▶ [BLOQUE DE TEXTO]
________________
Ya hemos asistido a la conversión de las tierras en mercancía y las aguas siempre están amenazadas del zarpazo. Instituciones públicas han favorecido la patente de las semillas y la fuerza de trabajo, ya desde el fondo de los tiempos --del origen del capital-- es mercancía. Las otras especies son mercancías y los criaderos, industrias. Pero lo humano se mantenía en una especie de sacralidad inviolable y su autonomía e integridad protegida por derechos. Por eso, se puede vender la fuerza de trabajo pero no al trabajador o trabajadora, como ocurría en la trata esclavista; por eso, puede haber contrataciones más o menos precarias y explotadoras, pero no está permitida la reducción a servidumbre de otras personas. Ocurre, es denunciada, hay leyes que permiten denunciar.

Cuando frente a los derechos humanos se erige el grito de compra-venta y se llama libertad a la decisión de someter nuestra propia integridad corporal al mando del capital, el paso al abismo se da: allí, la necesidad se hará más honda --ningún derecho a la vida, ni salario universal--, y cada trabajador/a será libre ya no sólo de contratar su fuerza de trabajo sino de vender las partes de su cuerpo o su propia cría. El hambre regulará el mercado y la humanidad podrá dividirse en partes: los hundidos y los salvados, ahora convertidos en los que se venden y los que pueden comprar. Los que venden, para poder continuar con vida, una parte de su existencia viviente. La sustitución de la idea de derechos --a la vida, a la integridad, a la autonomía-- por la primacía del mercado está en el fondo de una serie de enunciados que no por aparecer dispersos carecen de organicidad. La destitución de la idea de derechos humanos a “curro”, la tachadura de la noción de derechos y la afirmación descarnada del dominio del mercado van de la mano.
________________
▶ [COMPLETA LO SIGUIENTE]
A - Escribe sin ningún cambio el fragmento del texto sobre los derechos humanos y el mercado que va desde "Ya hemos asistido" hasta "que permiten denunciar.", incluido este último.
B - Retoma el texto sobre los derechos humanos y el mercado y sigue escribiéndolo a partir de donde termina.
________________
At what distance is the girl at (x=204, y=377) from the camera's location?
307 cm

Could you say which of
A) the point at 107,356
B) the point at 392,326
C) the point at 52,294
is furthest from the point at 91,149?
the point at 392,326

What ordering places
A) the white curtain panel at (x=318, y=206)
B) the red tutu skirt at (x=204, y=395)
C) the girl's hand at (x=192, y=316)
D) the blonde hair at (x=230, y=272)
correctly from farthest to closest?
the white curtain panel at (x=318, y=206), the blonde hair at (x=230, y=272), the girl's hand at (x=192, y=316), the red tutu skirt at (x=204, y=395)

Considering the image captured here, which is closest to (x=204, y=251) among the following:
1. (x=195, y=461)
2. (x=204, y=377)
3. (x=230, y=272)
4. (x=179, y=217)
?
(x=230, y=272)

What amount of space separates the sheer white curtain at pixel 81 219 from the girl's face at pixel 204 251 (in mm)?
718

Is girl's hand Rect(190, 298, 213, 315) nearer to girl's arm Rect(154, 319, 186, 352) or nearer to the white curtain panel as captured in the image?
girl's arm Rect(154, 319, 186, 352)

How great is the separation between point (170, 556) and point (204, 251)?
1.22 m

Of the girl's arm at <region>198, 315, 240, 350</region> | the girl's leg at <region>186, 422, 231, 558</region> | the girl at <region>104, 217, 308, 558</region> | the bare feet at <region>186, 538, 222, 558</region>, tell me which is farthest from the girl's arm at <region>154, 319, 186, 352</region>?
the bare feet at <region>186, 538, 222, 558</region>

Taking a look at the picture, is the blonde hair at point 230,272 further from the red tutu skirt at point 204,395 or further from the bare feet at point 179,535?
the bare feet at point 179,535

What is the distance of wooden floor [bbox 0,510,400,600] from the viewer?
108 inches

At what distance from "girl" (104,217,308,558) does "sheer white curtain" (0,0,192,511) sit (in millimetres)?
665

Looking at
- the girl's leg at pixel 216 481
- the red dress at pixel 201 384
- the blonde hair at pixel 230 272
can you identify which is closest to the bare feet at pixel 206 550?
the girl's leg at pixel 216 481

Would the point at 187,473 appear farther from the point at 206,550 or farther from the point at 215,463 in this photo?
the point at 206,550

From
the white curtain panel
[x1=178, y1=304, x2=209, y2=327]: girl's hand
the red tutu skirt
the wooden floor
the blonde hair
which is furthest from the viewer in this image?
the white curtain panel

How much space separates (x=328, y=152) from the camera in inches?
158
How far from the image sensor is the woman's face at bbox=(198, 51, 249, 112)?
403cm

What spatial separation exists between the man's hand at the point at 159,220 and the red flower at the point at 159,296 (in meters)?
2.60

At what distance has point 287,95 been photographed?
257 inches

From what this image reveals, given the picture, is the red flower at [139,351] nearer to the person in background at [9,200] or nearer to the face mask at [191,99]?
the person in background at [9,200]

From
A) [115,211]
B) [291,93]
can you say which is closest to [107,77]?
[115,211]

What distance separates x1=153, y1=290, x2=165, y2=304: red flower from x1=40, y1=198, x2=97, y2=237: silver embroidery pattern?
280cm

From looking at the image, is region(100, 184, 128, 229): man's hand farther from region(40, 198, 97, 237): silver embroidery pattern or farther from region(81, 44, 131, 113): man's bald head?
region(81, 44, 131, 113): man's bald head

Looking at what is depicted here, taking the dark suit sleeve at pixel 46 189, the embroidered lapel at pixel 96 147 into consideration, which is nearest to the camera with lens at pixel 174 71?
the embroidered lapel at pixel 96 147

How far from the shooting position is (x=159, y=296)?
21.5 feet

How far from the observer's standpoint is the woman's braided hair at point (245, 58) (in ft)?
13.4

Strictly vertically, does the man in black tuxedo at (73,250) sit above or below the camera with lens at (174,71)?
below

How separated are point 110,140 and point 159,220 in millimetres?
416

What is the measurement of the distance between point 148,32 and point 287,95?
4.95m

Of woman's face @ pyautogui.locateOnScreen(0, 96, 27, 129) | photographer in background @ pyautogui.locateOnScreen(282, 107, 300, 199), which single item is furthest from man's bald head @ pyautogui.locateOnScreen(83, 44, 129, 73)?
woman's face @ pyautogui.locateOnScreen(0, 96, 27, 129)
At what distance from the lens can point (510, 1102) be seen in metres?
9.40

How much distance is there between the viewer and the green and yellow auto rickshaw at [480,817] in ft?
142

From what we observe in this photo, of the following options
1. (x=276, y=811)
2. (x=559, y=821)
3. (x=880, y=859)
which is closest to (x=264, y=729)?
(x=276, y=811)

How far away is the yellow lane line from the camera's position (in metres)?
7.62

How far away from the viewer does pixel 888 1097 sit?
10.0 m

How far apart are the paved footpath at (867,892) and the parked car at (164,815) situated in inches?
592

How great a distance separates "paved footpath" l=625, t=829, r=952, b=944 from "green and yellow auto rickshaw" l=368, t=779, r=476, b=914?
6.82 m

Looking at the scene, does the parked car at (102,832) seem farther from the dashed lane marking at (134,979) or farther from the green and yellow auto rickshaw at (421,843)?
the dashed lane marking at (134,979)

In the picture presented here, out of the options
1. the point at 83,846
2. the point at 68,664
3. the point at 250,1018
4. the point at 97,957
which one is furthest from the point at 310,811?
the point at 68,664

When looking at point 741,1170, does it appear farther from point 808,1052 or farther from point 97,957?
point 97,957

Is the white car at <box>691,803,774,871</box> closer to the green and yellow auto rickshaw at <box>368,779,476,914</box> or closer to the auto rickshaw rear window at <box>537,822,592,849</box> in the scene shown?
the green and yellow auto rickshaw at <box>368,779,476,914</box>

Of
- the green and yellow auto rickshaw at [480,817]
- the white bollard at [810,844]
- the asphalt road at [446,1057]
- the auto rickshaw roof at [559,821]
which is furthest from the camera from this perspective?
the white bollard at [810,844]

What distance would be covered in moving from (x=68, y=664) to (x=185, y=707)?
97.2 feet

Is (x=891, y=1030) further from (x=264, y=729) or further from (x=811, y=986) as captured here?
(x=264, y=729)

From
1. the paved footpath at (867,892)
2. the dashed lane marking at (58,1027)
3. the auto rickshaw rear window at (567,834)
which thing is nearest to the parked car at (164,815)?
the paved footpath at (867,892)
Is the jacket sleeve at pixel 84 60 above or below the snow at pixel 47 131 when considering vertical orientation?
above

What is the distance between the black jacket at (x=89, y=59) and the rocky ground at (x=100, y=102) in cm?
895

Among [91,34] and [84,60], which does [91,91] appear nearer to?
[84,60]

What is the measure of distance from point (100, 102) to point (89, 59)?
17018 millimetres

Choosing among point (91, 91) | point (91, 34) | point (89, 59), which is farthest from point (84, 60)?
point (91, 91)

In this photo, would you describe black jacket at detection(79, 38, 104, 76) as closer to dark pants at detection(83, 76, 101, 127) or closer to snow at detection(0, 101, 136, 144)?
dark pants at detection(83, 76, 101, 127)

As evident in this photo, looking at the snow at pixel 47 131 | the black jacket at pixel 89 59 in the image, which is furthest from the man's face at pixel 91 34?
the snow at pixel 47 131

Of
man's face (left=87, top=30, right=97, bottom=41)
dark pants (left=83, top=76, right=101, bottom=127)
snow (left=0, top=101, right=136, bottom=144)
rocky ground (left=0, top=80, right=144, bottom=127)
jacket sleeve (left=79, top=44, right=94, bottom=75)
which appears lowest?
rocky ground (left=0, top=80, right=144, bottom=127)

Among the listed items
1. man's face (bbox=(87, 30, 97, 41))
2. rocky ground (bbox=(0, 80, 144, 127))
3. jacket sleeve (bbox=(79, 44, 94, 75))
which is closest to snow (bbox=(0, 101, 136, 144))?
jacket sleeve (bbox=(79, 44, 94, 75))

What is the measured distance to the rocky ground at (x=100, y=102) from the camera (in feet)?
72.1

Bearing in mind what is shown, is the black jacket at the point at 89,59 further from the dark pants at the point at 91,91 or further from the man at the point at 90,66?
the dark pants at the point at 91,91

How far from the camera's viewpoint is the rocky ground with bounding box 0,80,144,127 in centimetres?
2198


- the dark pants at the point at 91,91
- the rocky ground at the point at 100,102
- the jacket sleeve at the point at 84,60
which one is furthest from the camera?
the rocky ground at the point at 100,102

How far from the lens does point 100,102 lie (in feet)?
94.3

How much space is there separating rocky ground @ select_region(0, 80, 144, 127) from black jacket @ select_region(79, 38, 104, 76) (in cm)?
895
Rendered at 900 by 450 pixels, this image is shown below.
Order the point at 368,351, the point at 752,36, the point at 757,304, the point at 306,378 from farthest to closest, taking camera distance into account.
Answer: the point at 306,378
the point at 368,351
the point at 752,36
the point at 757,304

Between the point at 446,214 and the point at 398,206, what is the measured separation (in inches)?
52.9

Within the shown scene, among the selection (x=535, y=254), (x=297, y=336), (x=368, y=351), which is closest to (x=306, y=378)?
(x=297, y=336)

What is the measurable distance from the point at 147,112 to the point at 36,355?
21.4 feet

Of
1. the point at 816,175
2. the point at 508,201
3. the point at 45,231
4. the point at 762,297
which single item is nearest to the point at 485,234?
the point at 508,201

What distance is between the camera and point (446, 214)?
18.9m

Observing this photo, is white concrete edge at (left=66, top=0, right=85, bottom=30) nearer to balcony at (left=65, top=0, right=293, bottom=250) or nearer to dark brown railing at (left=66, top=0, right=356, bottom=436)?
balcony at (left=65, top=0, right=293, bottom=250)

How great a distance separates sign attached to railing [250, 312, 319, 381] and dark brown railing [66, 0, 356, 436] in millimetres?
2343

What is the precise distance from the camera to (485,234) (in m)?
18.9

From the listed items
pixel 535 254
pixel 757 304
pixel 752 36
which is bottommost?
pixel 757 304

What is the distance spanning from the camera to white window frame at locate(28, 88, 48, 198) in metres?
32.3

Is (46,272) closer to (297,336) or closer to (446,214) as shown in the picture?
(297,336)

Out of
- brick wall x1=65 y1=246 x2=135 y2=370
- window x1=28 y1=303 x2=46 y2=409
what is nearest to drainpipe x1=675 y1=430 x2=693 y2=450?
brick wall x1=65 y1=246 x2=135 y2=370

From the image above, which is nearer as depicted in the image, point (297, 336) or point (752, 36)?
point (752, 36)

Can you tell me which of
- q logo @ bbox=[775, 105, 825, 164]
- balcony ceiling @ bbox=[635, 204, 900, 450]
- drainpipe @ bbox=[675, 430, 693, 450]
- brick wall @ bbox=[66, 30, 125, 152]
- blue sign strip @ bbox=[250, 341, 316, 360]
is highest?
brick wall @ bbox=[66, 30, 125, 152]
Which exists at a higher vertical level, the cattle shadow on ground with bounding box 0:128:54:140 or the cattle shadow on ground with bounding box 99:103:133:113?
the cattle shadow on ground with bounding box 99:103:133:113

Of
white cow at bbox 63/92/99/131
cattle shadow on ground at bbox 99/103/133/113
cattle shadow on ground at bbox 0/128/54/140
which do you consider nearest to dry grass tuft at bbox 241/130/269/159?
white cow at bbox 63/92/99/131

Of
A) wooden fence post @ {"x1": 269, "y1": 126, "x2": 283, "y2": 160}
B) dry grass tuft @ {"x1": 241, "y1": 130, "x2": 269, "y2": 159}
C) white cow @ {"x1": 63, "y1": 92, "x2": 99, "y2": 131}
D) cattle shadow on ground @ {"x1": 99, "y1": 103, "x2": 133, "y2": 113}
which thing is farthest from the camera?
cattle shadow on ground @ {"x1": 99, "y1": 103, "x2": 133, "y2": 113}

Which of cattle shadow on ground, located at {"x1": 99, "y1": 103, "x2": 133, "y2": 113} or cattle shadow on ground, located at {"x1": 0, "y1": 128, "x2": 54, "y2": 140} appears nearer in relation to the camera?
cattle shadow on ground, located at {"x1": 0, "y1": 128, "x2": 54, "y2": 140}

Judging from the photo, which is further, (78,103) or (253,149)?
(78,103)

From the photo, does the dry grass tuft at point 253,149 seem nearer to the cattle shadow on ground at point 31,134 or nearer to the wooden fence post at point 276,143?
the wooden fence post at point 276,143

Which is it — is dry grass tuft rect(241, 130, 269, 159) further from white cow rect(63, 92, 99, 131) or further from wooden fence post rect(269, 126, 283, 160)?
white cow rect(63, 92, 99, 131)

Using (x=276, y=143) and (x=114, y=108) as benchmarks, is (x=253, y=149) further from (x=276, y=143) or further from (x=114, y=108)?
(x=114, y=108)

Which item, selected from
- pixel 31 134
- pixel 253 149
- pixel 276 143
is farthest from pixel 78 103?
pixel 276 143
________________
▶ [RESPUESTAS]
A -
Ya hemos asistido a la conversión de las tierras en mercancía y las aguas siempre están amenazadas del zarpazo. Instituciones públicas han favorecido la patente de las semillas y la fuerza de trabajo, ya desde el fondo de los tiempos --del origen del capital-- es mercancía. Las otras especies son mercancías y los criaderos, industrias. Pero lo humano se mantenía en una especie de sacralidad inviolable y su autonomía e integridad protegida por derechos. Por eso, se puede vender la fuerza de trabajo pero no al trabajador o trabajadora, como ocurría en la trata esclavista; por eso, puede haber contrataciones más o menos precarias y explotadoras, pero no está permitida la reducción a servidumbre de otras personas. Ocurre, es denunciada, hay leyes que permiten denunciar.

B -
Discutir eso es volver a pensar el humanismo con sus contradicciones, como pensó Horacio González en su último y extraordinario libro Humanismo. Impugnación y resistencia. Pero tambien pensar con todos los riesgos, sin temor a esa alucinada carrera de hostilidad que agitan las derechas. Pensar con el temor a ofender es lo que sucede cuando se deja de hablar de derechos, para sustituir esa lengua por la del mérito y el castigo. ¿Cuándo dejamos de hablar de salario universal? Al menos, seguimos sosteniendo la jubilación universal, que agita el corazón turbulento de las derechas sociales confundiendo trabajo realizado con aportes en blanco; indigna al FMI y contrapuntea con las políticas de otros países de postergar el momento en que las personas pueden retirarse de sus trabajos asalariados.

No es moco de pavo la conjunción de esa tendencia a aumentar el tiempo de vida a disposición del capital --la propuesta que unifica a las derechas realistas y con posibilidad o experiencia de gobierno, aquí y en el mundo-- y el alarido, amplificado mediáticamente, de poner la vida entera, su encarnación, en la mesa de intercambios. Unos se refieren al tiempo, los otros a la integridad. Lo que está en juego es el correr el límite, en nombre de la necesidad de las personas y de la racionalidad macroeconómica, de la explotación de lo humano. ¡Compro, señora, señor, compro, lo que tenga a mano para la venta! ¡Algo le debe sobrar! ¿Unos años, un niñito o acaso un ya gastado riñoncito?